Un importante protocollo di intesa è stato siglato tra Agritre (Lgh-Gruppo A2A), proprietaria dell’impianto per la produzione di energia da biomassa di Sant’Agata di Puglia (FG), ed il Consorzio Oliveti d’Italia, prima organizzazione della produzione olivicola italiana.

L’intesa, di durata quinquennale, è tesa a favorire, attraverso la sottoscrizione di specifici contratti di fornitura, il conferimento delle potature di oliveti ad Agritre da parte di cooperative e singoli produttori aderenti a Oliveti d’Italia.

Com’è noto l’impianto a biomasse di Agritre per la valorizzazione energetica dei sottoprodotti agricoli, è alimentato prevalentemente con paglie di cereali ma anche da residui di potature delle coltivazioni arboree più diffuse nelle aree prossime all’impianto, con particolare riguardo alle zone olivicole di Puglia e Basilicata; nel contempo, Oliveti d’Italia opera su tutto il territorio nazionale per il conseguimento di quattro obiettivi: concentrare l’offerta, migliorare il reddito dei produttori, rafforzare una filiera olivicola moderna e coesa, difendere il Made in Italy contro le frodi e le contraffazioni.

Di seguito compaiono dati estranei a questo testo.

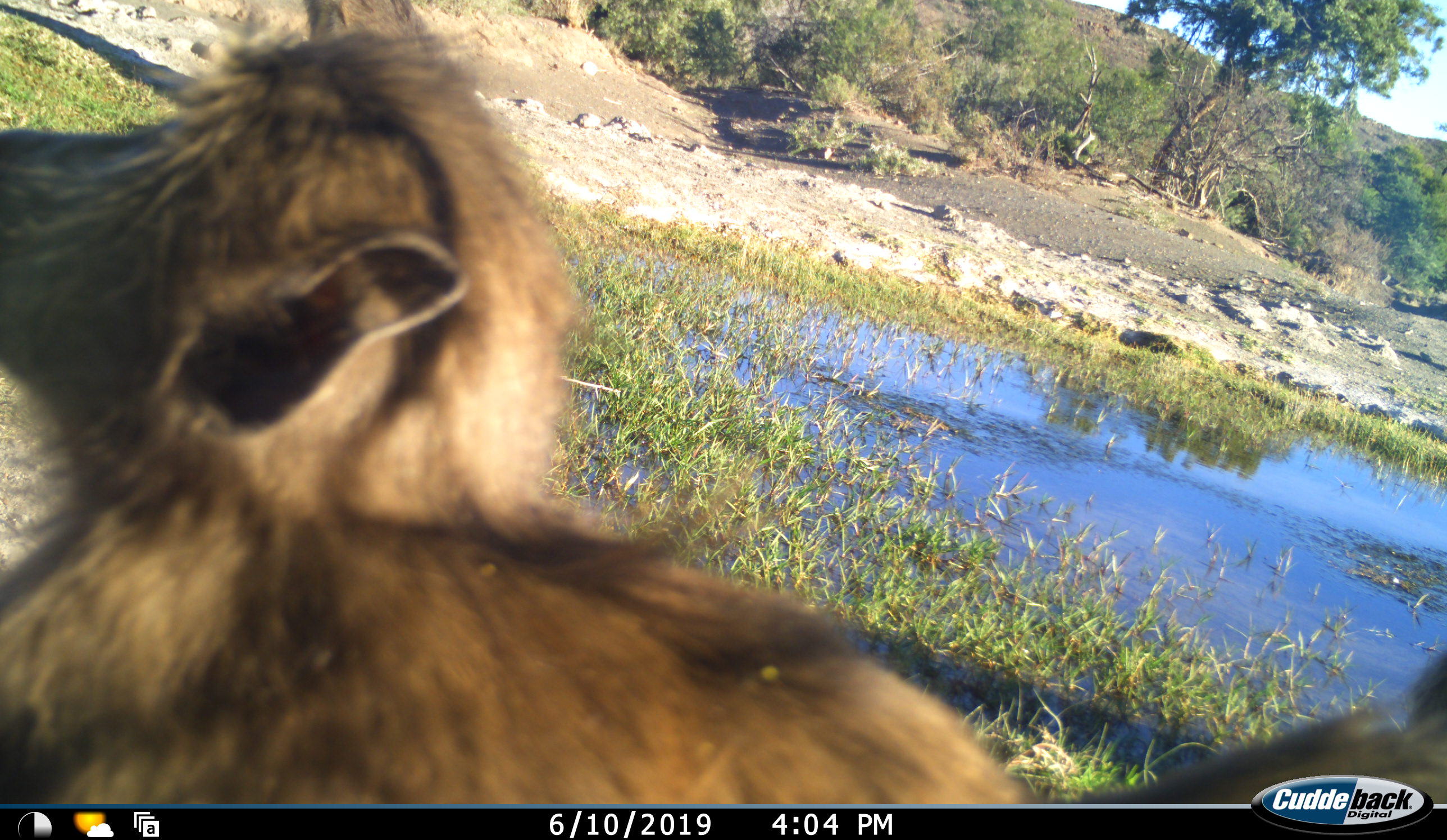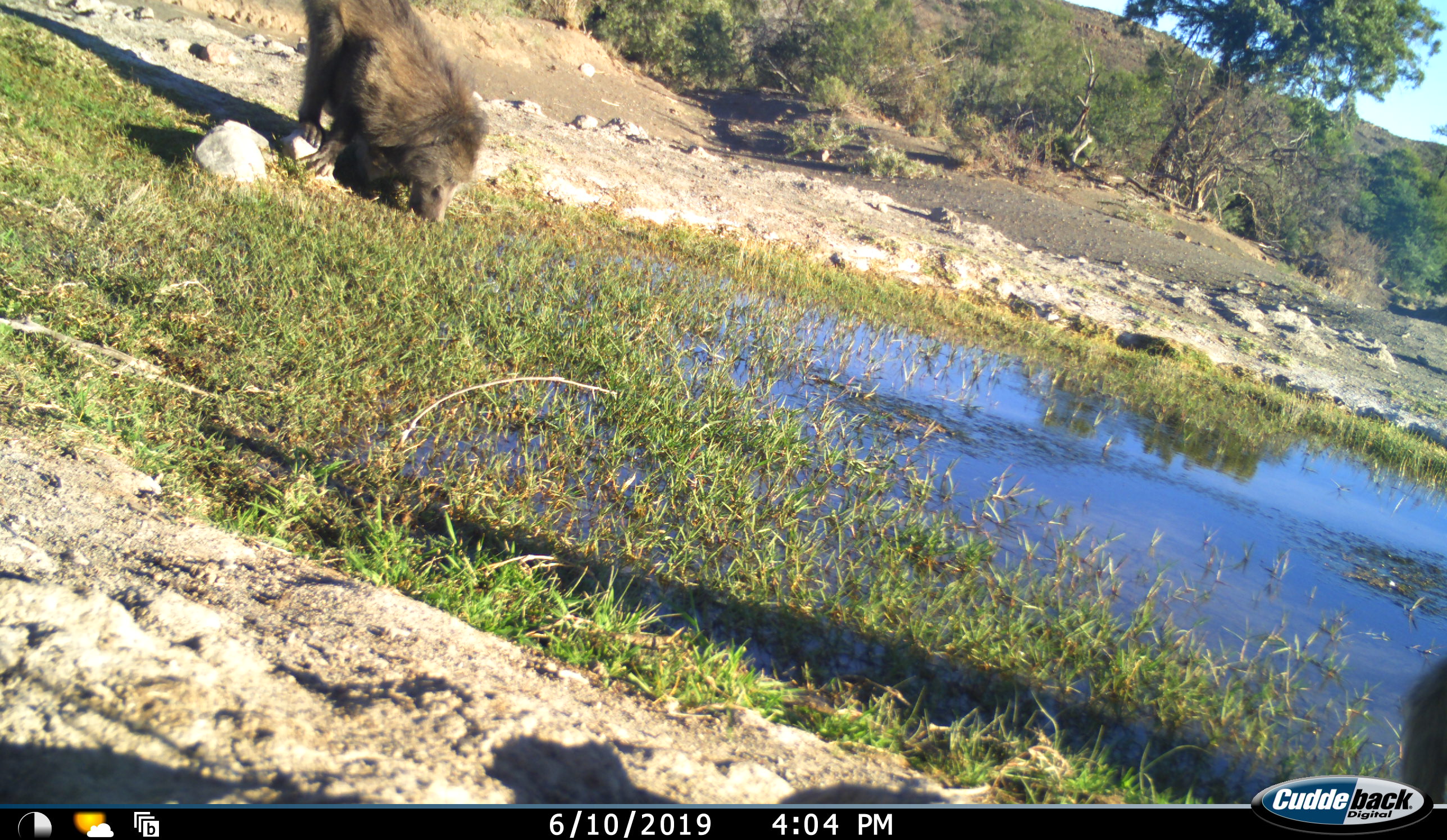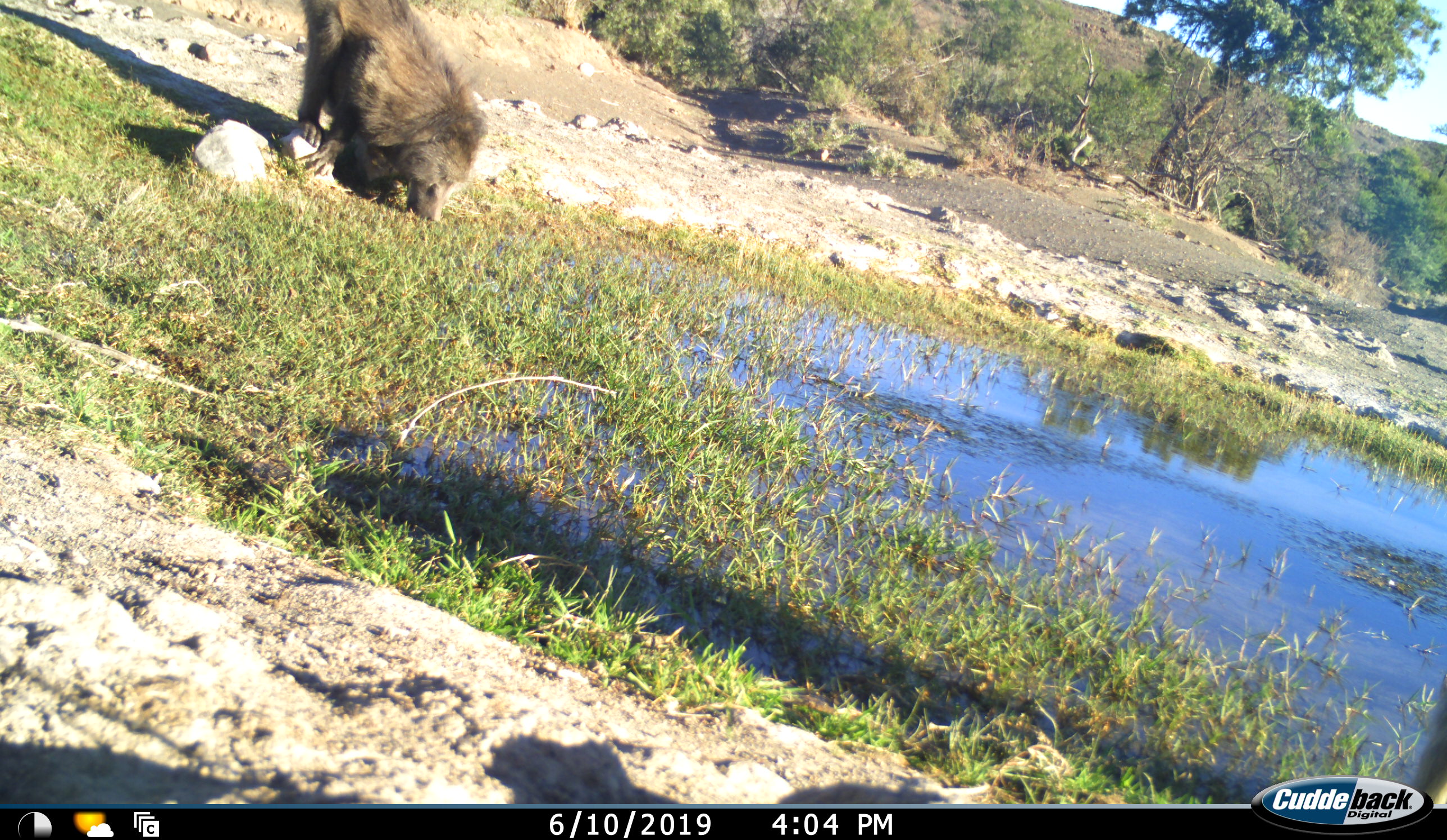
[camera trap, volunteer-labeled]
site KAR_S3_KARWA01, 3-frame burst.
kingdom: Animalia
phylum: Chordata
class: Mammalia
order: Primates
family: Cercopithecidae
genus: Papio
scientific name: Papio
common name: baboon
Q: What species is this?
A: Baboon (Papio).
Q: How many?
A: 2.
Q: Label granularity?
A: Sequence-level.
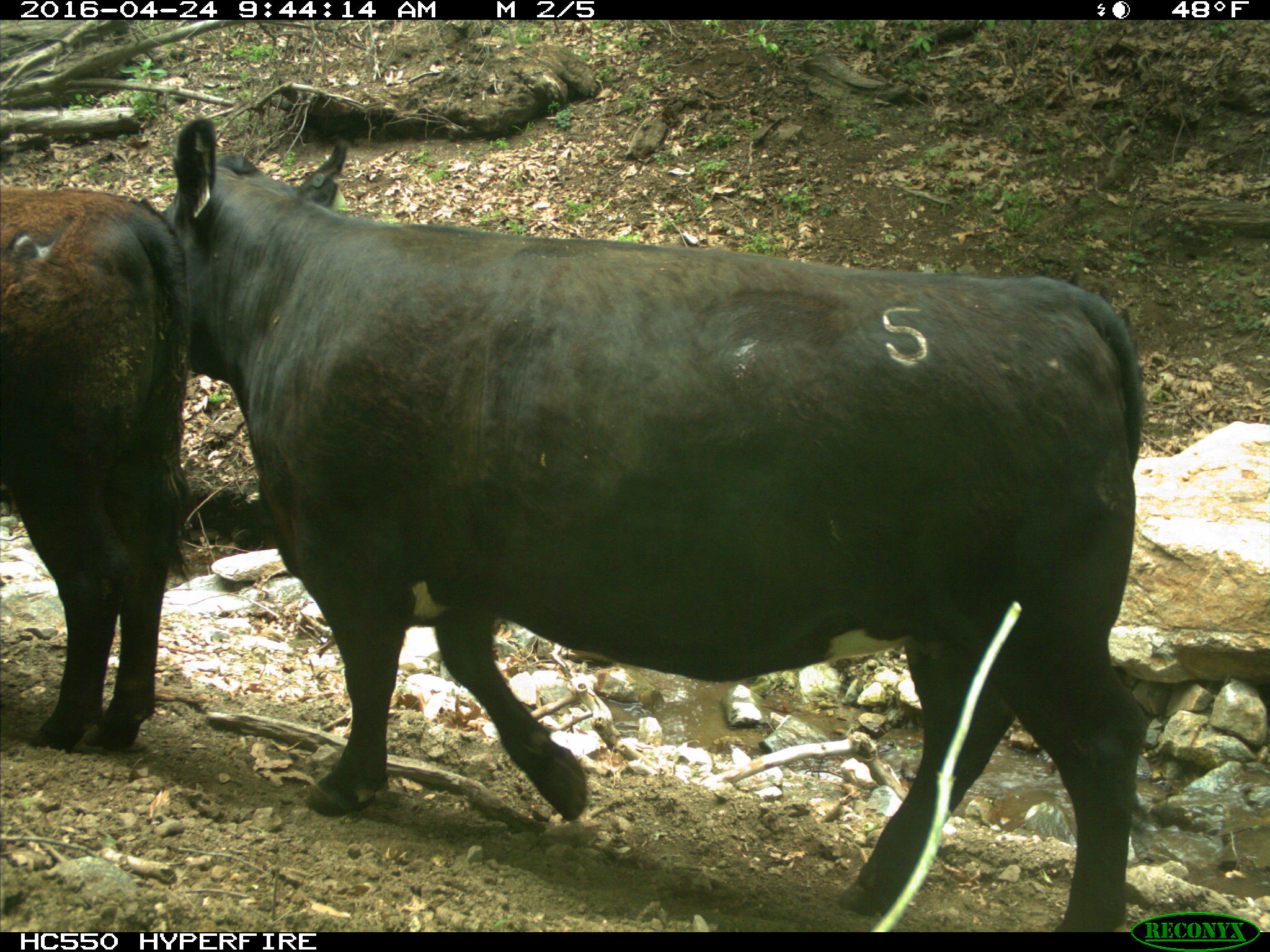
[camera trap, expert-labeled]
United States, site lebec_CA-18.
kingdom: Animalia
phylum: Chordata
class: Mammalia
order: Artiodactyla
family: Bovidae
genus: Bos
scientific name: Bos taurus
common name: domestic cow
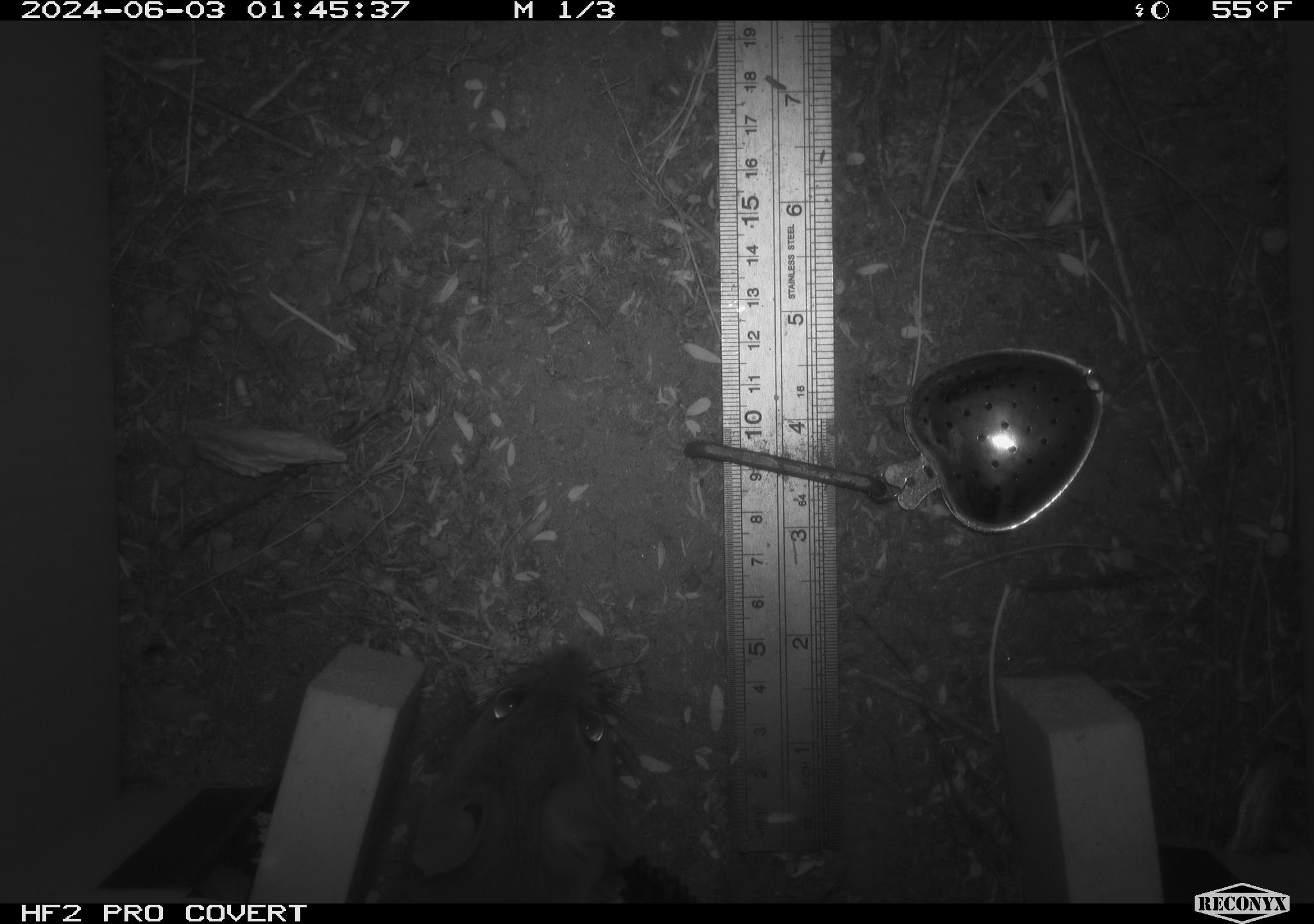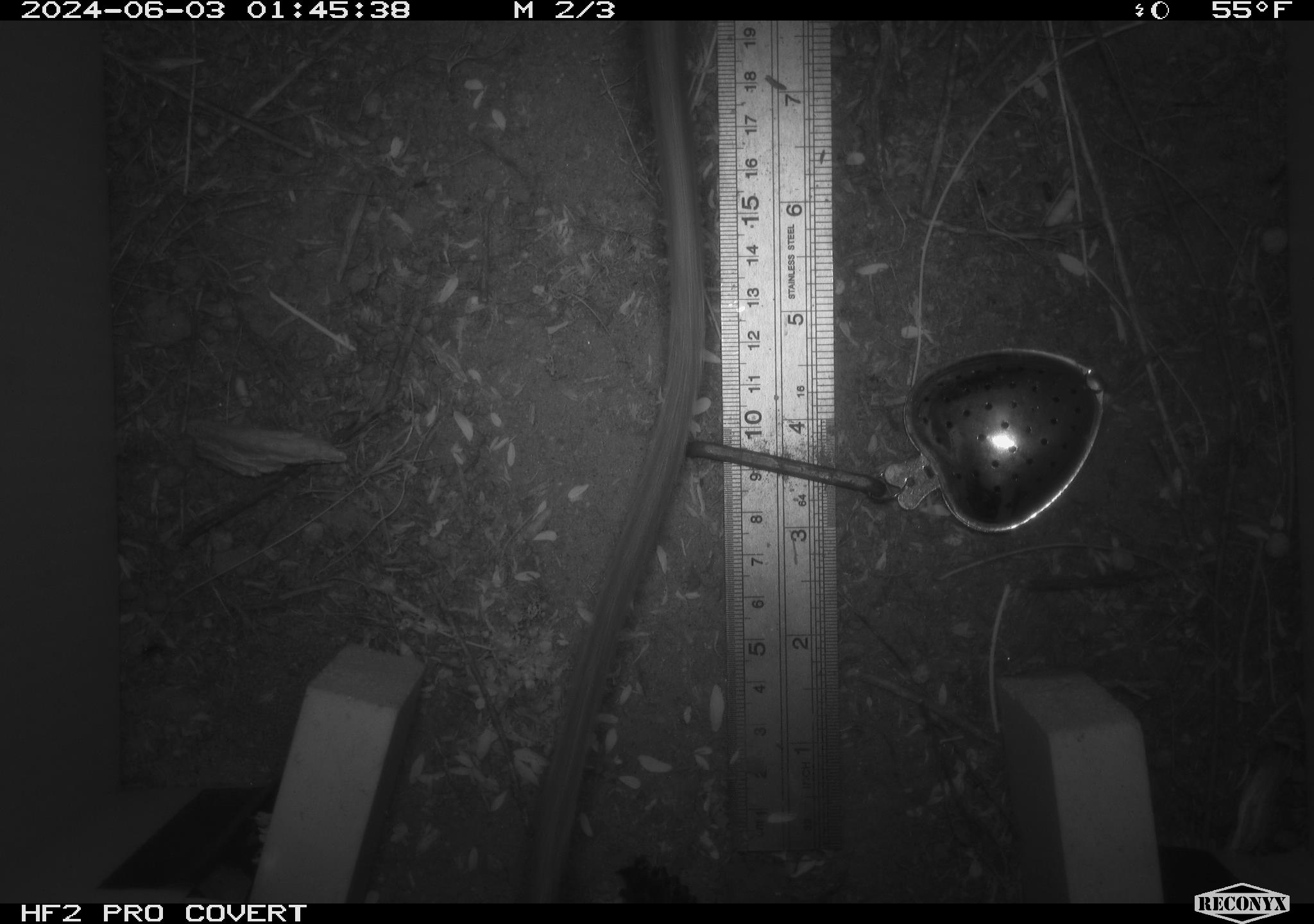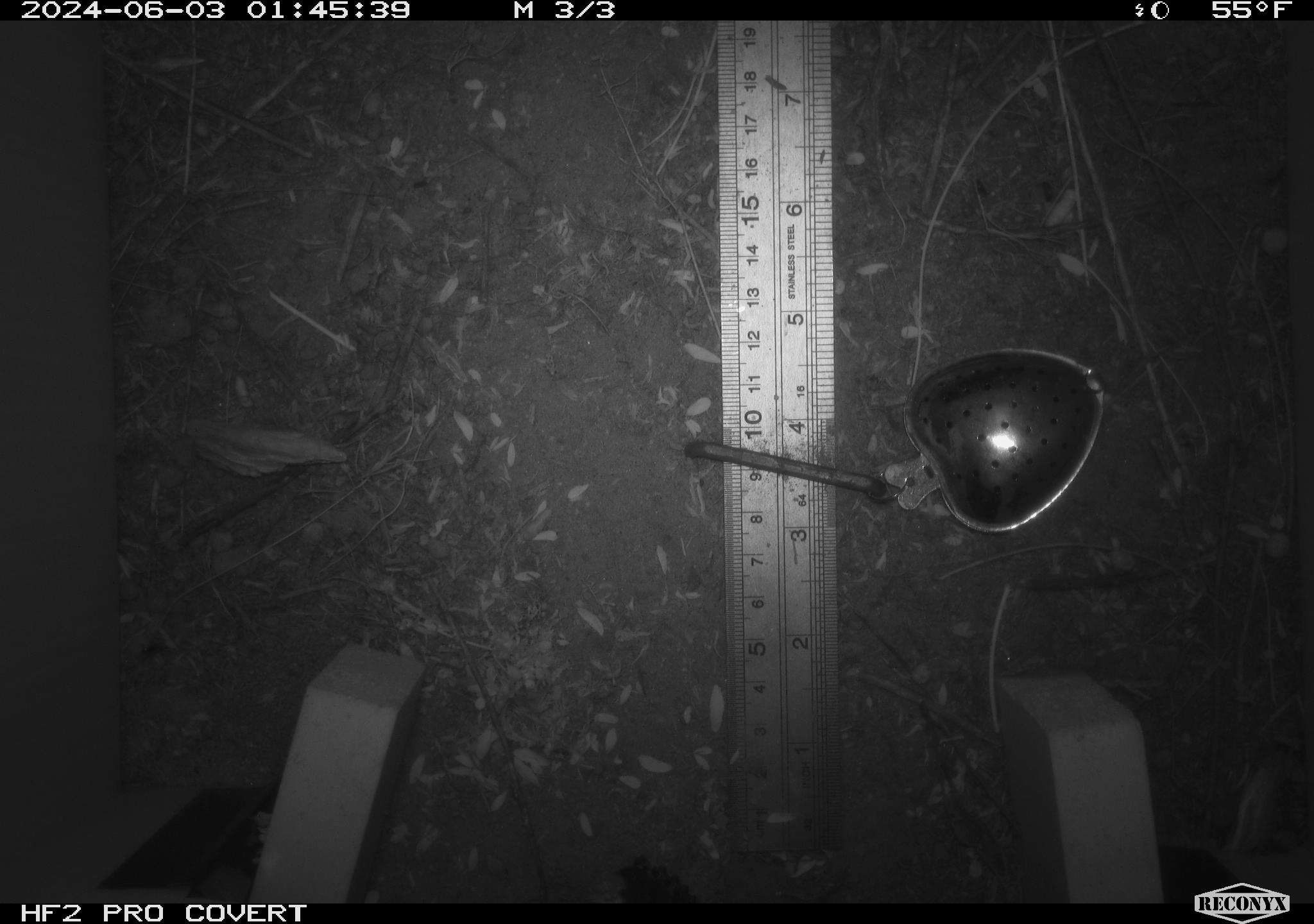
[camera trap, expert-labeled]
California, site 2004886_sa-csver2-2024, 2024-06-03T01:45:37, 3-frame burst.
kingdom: Animalia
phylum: Chordata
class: Mammalia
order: Rodentia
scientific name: Rodentia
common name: rodent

La valorizzazione energetica delle potature di olivo rappresenta dunque un valore aggiunto alla primaria produzione olivicola ed olearia e al tempo stesso, un contenimento dell’impatto ambientale ed un efficientamento dei costi connessi alla bruciatura o all’interramento dei residui.

“Il conferimento di residui di potatura di olivo – ha dichiarato l’amministratore delegato di Agritre, Primo Podestà – nel rafforzare la produzione e l’utilizzo di energia da fonti rinnovabili, declina in modo corretto la mission dell’azienda e dell’intero gruppo, impegnati a sostenere concretamente i principi dell’economia circolare e della ecosostenibilità, con un’attenzione prioritaria per il territorio e per le sinergie con i diversi soggetti impegnati nel ciclo produttivo”.

“Questo protocollo d’intesa – ha dichiarato il presidente di Oliveti d’Italia, Nicola Ruggiero – permetterà di affrontare, con il supporto e le competenze di Agritre, il tema dei sottoprodotti della filiera olivicola, in chiave moderna, cogliendo tutte le opportunità dell’economia circolare e ci consentirà, di trasformare costi e problemi aziendali in opportunità per noi e per l’economia in generale”.

In definitiva, il protocollo di intesa tra Oliveti d’Italia e Agritre rafforza i rapporti di filiera per il perseguimento contestuale e condiviso di benefici economici ed ambientali a beneficio dei produttori olivicoli e del territorio.